Futbolda geldiğimiz son nokta artık bitmişliğin ve tükenmişliğin ta kendisidir. Çok acil yüzleşmemiz gereken meseleler var. Dünyanın en popüler ve en basit oyununun da içine ettik. Dünyanın en basit oyunlarından biri olan ve kuralları net olan bir sporu uygulamayı ve yönetmeyi neden başaramıyoruz söyleyeyim; çünkü herkes kendi menfaatini gözetiyor, samimi değiliz, işine yarayan sonucun peşinden koşuyoruz. Ben kazanayım da nasıl kazandığımın hiçbir önemi yok, vurarak, kırarak ya da dökerek hiçbir ehemmiyeti yok, başkası kazanmışsa kesin hakem hatalıdır. Manipülasyonlar, liyakatsizlikler, darman duman prematüre bir yapı... Mikrofona çıkan her yetkili sıfatlı kişi sayıyor saydırıyor. Yıllardan beri oluk oluk bağırıyor Türk futbolu ben bittim, dağıldım diye. Bir yetkilinin de çıkıp yahu bir durun, nereye gidiyoruz dediği yok. Şampiyon olmuş takımı, kendi taraftar kitlesinden başka kimse tebrik etmiyor, kutlamıyor, çünkü hiç kimse birilerinin hakkıyla bir başarıyı yakaladığına inanmıyor, bir başka deyişle kendi çalıp kendi oynuyor. Avrupa’da hiçbir takımımız kalmadı, bu yaz katılacağımız Euro 2024’ü saymazsak Avrupa’da esamemiz yok, ekonomik olarak zaten battık, yani anlayacağınız dibin de dibine vurduk.
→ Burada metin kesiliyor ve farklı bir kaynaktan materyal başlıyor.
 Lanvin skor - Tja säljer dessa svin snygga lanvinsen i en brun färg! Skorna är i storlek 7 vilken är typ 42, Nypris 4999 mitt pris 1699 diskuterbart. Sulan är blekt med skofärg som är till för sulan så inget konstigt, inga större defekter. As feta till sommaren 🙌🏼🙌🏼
Öyle bir futbol iklimi yarattık ki bir gün sıcak, ertesi gün karlı, diğer gün sağanak yağışa dönüyor... Sıfır istikrar ve bol şaibe ile her günü idare ettirmeye çalışıyorlar, ama bardak bu, doldu mu taşar, taşana da yazık olur. Ligin tepesinde iki takım almış başını gidiyor, TFF durumu idare ediyor. Diğer takımlar kendi aralarında gazozuna maç yaparken her hafta televizyonlarda iki büyük takımın karı-koca kavgasını izliyoruz. İki takıma da maç kazandırmak adına tuhaf hatalar icra ediliyor, eskiden çekinilirdi, arada bir, nadiren yapılırdı, şimdi ayan beyan bir de var zımbırtısının olmasına rağmen gözlerimize soka soka yapıyorlar. Biz ve bizden sonraki nesil için futbol adına derin üzüntüler içerisindeyim, sebebi ise artık futbolu, oyunu konuşabilecek bir sebebin kalmayışı. Herkes kafasına göre takılıyor; yöneticiler, federasyon, tarafsız basın yazarları (!)... Al birini vur ötekine.
Öfke, nefret ve şaibe bir mikrop gibi girmiş Türk futbolunun iç organlarına, hızla da yayılıyor. Biz sporseverler de çaresiz fakat bir o kadar da endişeli bir şekilde bu çöküşü izlemekle yetiniyoruz.